**WHAT YOU NEED TO DO:**
From the records below, pull each line that has "Styles".

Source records
------------------------------

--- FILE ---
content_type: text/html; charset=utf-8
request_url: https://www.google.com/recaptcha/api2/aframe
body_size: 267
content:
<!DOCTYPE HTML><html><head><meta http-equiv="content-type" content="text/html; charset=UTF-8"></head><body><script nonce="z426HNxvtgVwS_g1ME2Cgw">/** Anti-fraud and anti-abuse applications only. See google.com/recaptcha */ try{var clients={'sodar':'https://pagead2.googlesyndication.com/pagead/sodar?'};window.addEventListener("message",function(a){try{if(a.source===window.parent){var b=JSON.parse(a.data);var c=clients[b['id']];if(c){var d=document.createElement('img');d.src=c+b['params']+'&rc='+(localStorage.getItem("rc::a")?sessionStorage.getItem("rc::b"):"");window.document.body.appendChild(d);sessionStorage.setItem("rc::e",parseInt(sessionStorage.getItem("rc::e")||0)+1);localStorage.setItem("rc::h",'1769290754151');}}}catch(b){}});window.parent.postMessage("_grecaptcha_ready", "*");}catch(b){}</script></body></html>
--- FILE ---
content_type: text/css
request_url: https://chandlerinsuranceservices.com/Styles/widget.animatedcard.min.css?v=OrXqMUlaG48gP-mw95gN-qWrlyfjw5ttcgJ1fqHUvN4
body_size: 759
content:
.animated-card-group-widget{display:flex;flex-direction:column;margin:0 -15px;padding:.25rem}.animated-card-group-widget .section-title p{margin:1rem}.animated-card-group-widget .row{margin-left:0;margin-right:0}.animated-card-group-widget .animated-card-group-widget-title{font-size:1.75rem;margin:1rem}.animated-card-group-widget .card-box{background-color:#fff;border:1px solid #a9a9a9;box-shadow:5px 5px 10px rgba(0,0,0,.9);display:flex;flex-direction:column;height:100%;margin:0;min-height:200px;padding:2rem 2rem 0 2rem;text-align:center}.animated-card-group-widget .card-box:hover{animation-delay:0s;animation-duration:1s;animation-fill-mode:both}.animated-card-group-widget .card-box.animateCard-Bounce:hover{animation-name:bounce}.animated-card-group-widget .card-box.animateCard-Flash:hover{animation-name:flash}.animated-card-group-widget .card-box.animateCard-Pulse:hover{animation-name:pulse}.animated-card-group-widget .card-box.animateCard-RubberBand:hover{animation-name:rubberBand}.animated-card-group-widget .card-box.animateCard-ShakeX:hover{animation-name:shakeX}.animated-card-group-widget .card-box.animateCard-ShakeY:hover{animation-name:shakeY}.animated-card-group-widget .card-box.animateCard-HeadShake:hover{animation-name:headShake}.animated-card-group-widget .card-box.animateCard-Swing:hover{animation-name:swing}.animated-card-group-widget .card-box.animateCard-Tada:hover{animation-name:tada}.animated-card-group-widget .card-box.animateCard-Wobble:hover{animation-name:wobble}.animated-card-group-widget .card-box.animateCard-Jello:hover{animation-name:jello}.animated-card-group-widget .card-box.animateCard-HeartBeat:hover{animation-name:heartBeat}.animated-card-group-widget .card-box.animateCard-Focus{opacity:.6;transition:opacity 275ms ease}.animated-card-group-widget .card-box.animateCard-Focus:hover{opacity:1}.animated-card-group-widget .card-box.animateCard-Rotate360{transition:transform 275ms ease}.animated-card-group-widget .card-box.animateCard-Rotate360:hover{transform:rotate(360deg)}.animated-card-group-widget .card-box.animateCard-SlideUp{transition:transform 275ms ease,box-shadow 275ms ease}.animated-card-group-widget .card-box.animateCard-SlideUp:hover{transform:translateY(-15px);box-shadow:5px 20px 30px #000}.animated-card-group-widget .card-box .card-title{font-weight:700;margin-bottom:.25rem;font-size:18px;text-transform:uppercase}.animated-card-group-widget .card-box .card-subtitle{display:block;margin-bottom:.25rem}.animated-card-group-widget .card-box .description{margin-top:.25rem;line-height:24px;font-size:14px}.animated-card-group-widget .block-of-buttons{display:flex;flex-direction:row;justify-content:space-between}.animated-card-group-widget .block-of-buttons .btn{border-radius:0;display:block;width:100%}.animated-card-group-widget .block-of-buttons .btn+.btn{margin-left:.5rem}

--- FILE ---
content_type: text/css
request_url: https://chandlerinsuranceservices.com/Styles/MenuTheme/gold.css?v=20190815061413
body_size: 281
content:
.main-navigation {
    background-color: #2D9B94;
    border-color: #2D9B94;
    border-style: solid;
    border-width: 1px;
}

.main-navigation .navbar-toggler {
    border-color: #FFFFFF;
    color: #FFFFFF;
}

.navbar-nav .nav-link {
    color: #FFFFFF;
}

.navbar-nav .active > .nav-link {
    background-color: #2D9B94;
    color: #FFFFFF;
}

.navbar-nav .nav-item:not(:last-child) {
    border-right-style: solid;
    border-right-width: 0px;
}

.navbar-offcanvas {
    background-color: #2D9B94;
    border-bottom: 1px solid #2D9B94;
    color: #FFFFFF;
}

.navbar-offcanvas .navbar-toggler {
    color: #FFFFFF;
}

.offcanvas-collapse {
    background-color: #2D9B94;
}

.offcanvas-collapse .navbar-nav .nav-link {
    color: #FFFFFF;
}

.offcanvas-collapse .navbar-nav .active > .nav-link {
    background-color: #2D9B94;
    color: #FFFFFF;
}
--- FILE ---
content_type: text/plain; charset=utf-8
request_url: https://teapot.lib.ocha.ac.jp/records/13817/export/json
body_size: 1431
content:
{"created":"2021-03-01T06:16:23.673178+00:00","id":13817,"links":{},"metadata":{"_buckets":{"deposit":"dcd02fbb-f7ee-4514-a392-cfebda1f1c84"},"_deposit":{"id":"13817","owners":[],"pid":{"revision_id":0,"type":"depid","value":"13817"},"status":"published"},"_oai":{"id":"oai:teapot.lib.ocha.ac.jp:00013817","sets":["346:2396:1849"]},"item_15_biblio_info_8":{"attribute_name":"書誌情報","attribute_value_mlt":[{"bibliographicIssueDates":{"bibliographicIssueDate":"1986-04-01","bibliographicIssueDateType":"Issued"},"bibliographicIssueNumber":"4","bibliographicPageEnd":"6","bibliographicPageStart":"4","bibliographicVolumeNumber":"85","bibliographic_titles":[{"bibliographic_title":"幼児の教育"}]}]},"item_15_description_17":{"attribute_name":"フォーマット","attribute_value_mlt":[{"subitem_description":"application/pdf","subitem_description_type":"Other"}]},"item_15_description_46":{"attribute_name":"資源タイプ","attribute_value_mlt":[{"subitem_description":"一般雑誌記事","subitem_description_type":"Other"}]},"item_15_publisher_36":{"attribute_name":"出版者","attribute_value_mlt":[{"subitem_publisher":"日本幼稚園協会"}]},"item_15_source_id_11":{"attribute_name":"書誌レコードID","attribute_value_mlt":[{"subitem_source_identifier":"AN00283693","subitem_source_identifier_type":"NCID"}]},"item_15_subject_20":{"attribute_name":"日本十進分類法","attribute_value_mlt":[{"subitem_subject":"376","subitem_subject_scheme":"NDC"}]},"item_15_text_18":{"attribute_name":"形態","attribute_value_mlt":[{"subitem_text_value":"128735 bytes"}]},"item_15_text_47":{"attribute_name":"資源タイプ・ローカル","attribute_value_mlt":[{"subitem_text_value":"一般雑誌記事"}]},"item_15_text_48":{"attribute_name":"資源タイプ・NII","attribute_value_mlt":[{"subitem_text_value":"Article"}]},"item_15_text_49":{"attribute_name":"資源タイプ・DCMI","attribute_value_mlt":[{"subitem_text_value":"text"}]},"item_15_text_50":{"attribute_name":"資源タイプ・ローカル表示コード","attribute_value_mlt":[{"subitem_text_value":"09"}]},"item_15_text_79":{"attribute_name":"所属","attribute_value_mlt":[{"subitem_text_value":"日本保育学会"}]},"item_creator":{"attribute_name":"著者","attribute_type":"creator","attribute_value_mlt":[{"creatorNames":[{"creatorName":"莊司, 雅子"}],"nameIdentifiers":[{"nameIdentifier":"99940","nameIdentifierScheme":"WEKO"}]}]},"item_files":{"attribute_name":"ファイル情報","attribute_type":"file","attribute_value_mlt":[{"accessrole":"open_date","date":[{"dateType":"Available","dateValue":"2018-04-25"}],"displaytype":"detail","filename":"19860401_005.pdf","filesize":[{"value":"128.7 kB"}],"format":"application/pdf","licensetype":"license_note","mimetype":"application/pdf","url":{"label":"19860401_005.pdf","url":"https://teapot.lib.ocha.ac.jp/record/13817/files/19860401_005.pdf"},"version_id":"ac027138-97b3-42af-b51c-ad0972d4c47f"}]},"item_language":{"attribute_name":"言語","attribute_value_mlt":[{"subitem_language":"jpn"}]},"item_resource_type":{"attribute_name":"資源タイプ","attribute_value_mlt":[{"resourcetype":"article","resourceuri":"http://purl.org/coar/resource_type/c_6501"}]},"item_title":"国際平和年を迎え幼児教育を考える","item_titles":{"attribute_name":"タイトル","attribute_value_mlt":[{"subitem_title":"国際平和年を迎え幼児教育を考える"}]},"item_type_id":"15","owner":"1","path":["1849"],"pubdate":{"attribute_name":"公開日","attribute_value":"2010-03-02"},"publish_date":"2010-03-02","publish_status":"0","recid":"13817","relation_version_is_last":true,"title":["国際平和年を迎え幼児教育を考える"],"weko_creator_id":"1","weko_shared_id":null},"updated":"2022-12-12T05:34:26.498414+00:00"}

------------------------------

**SOLUTION TO THIS PROBLEM:**
request_url: https://chandlerinsuranceservices.com/Styles/widget.animatedcard.min.css?v=OrXqMUlaG48gP-mw95gN-qWrlyfjw5ttcgJ1fqHUvN4
request_url: https://chandlerinsuranceservices.com/Styles/MenuTheme/gold.css?v=20190815061413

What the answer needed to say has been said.